=== TEXT BLOCK ===

To anyone deeply interested in dressmaking, a visit to a really good dress fabrics department can be one of the great pleasures of life. Certainly it's for me. I go from one gorgeous length of material to another, busily visualizing all the beautiful clothes I could make with them; and I can sit happily for an hour or more browsing through the paper pattern books, forgetful of time and the jostling shoppers around me. Even if you are only mildly interested in making clothes, yet need to do so for economy’s sake, I am sure that just looking at the superb fabrics available will be enough to boost your enthusiasm.
This length of wool—what a beautiful suit it would make … this shimmering cotton— what an inspired choice for an evening dress... these glowing man-made fibers—what marvelous fabrics for summer dresses, flowery housecoats, stunning ensembles. The inexpensive fabrics can often be just as exciting as the costly ones in color and texture.
To let one’s imagination run riot like this is a good thing—new fabrics, new colors can give one new ideas about ways of dressing, and stop one’s fashion sense from getting into a rut. But having said this, I must stress that once your enthusiasm is aroused, you must come down to earth before you actually buy a length of material.
When you become your own couturier, you have a number of important choices.
(a) For your first attempt, it's important to choose a paper pattern which is simple to make.
(b) It is important to choose the right style for your figure type.
(c) It is important to choose the right size of pattern.
(d) It is important to choose the right fabric for the garment.
(e) It is important to choose the right color of fabric.
I will take each of these points in turn:
SIMPLICITY OF DESIGN
It is absolutely vital that you don't choose a paper pattern which is too complicated. For your first attempt at dressmaking, look only among the ‘easy-to-make’ styles. Pick an easy— to-sew pattern and you will sail through it; pick a difficult one and you will be discouraged from sewing for years, or perhaps even for ever.
How many times have you read fashion articles on choosing the right clothes to suit your figure? Again and again, I am sure, and perhaps it has not always meant a great deal to you because the advice ranged over so many figure types. Maybe you were not even sure what your figure type was. Maybe your figure type was not included. Perhaps you have no figure problem, and are lucky enough to be a well-proportioned ‘stock size’. You may have read that if you are tall you should wear this; if you are chubby you should avoid that. If you are neither tall nor chubby, you are still none the wiser o the styles to choose.

===

> GIVEN INSTRUCTION A: In the dressmaking passage, copy out the part that begins with "This length of" and ends with "length of material.", swapping "evening dress" for "party frock".
> GIVEN INSTRUCTION B: Write the next part of the dressmaking passage, picking up after its final sentence.

=== ENTRIES SUPPLIED ===

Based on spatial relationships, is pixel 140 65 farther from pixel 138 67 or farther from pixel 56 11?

===
=== ENTRIES SUPPLIED ===

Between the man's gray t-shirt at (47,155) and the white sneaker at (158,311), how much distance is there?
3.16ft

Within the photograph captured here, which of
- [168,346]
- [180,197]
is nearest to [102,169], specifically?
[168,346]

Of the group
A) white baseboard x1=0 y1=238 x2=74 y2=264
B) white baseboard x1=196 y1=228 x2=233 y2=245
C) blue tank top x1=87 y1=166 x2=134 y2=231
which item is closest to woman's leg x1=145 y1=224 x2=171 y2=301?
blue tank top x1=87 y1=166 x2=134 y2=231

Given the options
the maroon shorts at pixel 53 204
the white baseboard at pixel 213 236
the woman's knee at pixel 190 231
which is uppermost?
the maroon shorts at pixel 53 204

===

> RESPONSE A:
This length of wool—what a beautiful suit it would make … this shimmering cotton— what an inspired choice for an party frock... these glowing man-made fibers—what marvelous fabrics for summer dresses, flowery housecoats, stunning ensembles. The inexpensive fabrics can often be just as exciting as the costly ones in color and texture.
To let one’s imagination run riot like this is a good thing—new fabrics, new colors can give one new ideas about ways of dressing, and stop one’s fashion sense from getting into a rut. But having said this, I must stress that once your enthusiasm is aroused, you must come down to earth before you actually buy a length of material.

> RESPONSE B:
Firstly, therefore, I would like to suggest a very simple way of assessing the styles which suit you. I am sure you have found that some garments you already own make you feel well- dressed, while others fill you with gloom because they hinder rather than help your figure. Have a look at the clothes in which you feel at your best. Are they slim—fitting or loose and straight? Are they in shiny, thin fabrics or in thick, rough ones? Is the waist belted, or is there a jacket which falls straight to hip level? Look in a full-length mirror, and see whether there is any predominant direction of line. Generally speaking, lines or bands across the dress will add width, while straight up and down lines will give apparent height and slimness. What about the skirt width?—is the skirt straight, bell-shaped or full? Now try on the least favorite item in your wardrobe, something which you only wear as a last resort. What is it that makes it all wrong for you? If you can analyze the reasons why one garment is a success while the other just doesn't suit you, you will begin to have a good idea of the sort of styles to look for when you choose a pattern.
Just one cautionary tale, however, about choosing ‘your’ styles. I know a girl who discovered a few years ago that the sheath dress suited her better than any other style. It flattered her petite, trim figure.
She bought a sheath dress pattern, sleeve less and shaped to the waist, and made it up, most successfully. The next time she made a dress she used the same pattern, but this time a different fabric. When autumn came, she made up the same style in a woolen fabric, with wrist—length sleeves. Now, some years later, she is still using the same basic pattern for every dress that she makes. The only things she adapts are the fabric and the hemline. The result of this basically monotonous wardrobe is that even when she wears a new dress, hardly anybody notices because the style is always the same. Her skilled workmanship and the beautiful fabrics are, in a sense, wasted because of lack of variety.
Variety is, after all, the great attraction of dressmaking—you can be adventurous without necessarily ruining the budget. And because of the skill of the pattern manufacturers, you can, once you have become proficient at the task, be wearing copies of high-fashion models within weeks of their being shown by the couturiers or boutiques. If your fashion tastes are more moderate, you can still experiment towards styles which you had not thought would suit you.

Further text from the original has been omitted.